YOUR GOAL: The lines needed are those below that contain the word "eyepiece"; copy each one.
(Beginning of DATA FOR REVIEW)
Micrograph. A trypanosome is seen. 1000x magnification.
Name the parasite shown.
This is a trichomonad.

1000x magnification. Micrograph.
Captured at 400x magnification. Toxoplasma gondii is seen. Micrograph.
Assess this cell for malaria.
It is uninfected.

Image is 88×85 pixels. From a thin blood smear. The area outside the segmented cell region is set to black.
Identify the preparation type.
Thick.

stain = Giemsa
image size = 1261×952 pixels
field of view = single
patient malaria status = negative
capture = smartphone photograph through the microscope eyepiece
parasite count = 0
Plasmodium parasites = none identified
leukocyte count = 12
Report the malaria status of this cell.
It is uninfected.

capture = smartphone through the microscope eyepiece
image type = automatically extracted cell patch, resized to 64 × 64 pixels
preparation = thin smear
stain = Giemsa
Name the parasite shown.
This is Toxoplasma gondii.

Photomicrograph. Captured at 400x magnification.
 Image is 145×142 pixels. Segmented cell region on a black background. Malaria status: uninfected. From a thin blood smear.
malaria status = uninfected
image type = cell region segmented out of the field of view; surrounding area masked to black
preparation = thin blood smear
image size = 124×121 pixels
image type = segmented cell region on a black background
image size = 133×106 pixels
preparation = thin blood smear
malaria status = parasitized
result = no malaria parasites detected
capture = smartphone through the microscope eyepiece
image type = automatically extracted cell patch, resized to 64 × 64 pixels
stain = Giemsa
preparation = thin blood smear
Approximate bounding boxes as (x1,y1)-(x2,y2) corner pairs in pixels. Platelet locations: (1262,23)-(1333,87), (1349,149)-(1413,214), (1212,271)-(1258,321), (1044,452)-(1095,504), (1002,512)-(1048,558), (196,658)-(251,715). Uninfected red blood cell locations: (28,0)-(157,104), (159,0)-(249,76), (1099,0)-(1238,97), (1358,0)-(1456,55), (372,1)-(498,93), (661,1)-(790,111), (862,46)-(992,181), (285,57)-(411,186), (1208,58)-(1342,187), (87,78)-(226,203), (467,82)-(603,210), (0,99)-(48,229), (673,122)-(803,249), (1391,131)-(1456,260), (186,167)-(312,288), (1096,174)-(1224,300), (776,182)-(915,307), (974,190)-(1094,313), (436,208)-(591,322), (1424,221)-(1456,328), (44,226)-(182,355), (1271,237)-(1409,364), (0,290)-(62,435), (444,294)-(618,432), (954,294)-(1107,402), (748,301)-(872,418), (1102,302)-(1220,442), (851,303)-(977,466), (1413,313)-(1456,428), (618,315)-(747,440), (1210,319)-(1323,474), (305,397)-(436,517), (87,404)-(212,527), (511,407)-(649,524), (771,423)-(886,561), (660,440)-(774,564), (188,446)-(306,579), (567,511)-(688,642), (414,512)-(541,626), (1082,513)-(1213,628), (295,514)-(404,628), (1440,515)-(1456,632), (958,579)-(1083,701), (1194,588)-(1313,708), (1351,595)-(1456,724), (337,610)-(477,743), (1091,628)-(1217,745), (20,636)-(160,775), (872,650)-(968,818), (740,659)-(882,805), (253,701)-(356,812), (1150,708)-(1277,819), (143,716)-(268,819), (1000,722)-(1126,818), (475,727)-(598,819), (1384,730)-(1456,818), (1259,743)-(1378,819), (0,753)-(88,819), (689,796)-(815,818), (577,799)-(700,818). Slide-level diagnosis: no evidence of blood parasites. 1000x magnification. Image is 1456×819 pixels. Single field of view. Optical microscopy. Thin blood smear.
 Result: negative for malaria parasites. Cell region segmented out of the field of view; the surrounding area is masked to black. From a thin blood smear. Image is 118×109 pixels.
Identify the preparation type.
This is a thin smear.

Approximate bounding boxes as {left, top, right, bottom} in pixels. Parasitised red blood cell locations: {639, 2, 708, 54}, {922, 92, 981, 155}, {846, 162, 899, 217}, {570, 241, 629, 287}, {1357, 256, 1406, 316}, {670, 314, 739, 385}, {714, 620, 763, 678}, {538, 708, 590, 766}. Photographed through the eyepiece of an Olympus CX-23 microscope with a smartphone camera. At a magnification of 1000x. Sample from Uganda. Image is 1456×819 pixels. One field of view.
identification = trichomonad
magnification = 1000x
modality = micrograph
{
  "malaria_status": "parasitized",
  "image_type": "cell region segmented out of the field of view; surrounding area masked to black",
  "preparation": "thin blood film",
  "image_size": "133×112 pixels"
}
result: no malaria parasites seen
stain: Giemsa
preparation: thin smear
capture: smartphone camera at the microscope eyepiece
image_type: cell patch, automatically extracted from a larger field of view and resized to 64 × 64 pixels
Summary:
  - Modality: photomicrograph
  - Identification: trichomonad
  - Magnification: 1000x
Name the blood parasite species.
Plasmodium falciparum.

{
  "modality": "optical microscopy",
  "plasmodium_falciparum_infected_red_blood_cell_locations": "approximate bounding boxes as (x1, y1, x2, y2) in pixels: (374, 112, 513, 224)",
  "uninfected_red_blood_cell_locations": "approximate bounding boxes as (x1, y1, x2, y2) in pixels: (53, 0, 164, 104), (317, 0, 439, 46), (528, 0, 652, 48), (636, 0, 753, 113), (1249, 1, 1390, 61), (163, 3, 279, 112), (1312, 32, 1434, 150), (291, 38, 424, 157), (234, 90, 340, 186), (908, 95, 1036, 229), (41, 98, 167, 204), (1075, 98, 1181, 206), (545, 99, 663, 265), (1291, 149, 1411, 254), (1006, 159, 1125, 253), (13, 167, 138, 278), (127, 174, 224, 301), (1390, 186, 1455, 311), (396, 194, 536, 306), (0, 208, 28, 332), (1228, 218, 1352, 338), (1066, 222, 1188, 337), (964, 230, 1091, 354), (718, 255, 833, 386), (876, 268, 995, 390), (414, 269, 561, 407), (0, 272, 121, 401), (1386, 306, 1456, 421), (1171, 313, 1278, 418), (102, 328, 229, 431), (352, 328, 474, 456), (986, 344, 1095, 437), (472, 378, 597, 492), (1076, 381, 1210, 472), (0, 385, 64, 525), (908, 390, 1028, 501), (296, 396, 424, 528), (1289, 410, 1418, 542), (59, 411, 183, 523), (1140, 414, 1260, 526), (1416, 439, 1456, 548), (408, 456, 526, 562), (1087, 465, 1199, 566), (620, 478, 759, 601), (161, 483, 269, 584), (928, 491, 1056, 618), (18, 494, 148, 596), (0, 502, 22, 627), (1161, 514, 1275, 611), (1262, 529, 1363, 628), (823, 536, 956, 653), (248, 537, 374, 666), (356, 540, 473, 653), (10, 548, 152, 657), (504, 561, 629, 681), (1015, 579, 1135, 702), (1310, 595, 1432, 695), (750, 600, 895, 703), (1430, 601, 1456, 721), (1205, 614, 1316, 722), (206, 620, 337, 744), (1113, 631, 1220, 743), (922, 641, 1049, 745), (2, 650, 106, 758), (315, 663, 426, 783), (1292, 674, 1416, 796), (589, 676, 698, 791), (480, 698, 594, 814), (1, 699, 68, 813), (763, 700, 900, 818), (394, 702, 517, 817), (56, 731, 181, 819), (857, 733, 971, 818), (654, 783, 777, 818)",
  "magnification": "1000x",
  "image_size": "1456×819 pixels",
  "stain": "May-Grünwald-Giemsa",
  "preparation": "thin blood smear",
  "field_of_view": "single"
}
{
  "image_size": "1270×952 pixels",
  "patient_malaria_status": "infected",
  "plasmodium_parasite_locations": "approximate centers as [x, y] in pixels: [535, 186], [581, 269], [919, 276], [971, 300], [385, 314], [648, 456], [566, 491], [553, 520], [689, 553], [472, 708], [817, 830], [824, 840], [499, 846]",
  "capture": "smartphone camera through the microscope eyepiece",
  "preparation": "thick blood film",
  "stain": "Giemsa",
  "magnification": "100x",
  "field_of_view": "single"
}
(End of DATA FOR REVIEW)
EXPECTED ANSWER:
capture = smartphone photograph through the microscope eyepiece
capture = smartphone through the microscope eyepiece
capture = smartphone through the microscope eyepiece
Approximate bounding boxes as {left, top, right, bottom} in pixels. Parasitised red blood cell locations: {639, 2, 708, 54}, {922, 92, 981, 155}, {846, 162, 899, 217}, {570, 241, 629, 287}, {1357, 256, 1406, 316}, {670, 314, 739, 385}, {714, 620, 763, 678}, {538, 708, 590, 766}. Photographed through the eyepiece of an Olympus CX-23 microscope with a smartphone camera. At a magnification of 1000x. Sample from Uganda. Image is 1456×819 pixels. One field of view.
capture: smartphone camera at the microscope eyepiece
  "capture": "smartphone camera through the microscope eyepiece",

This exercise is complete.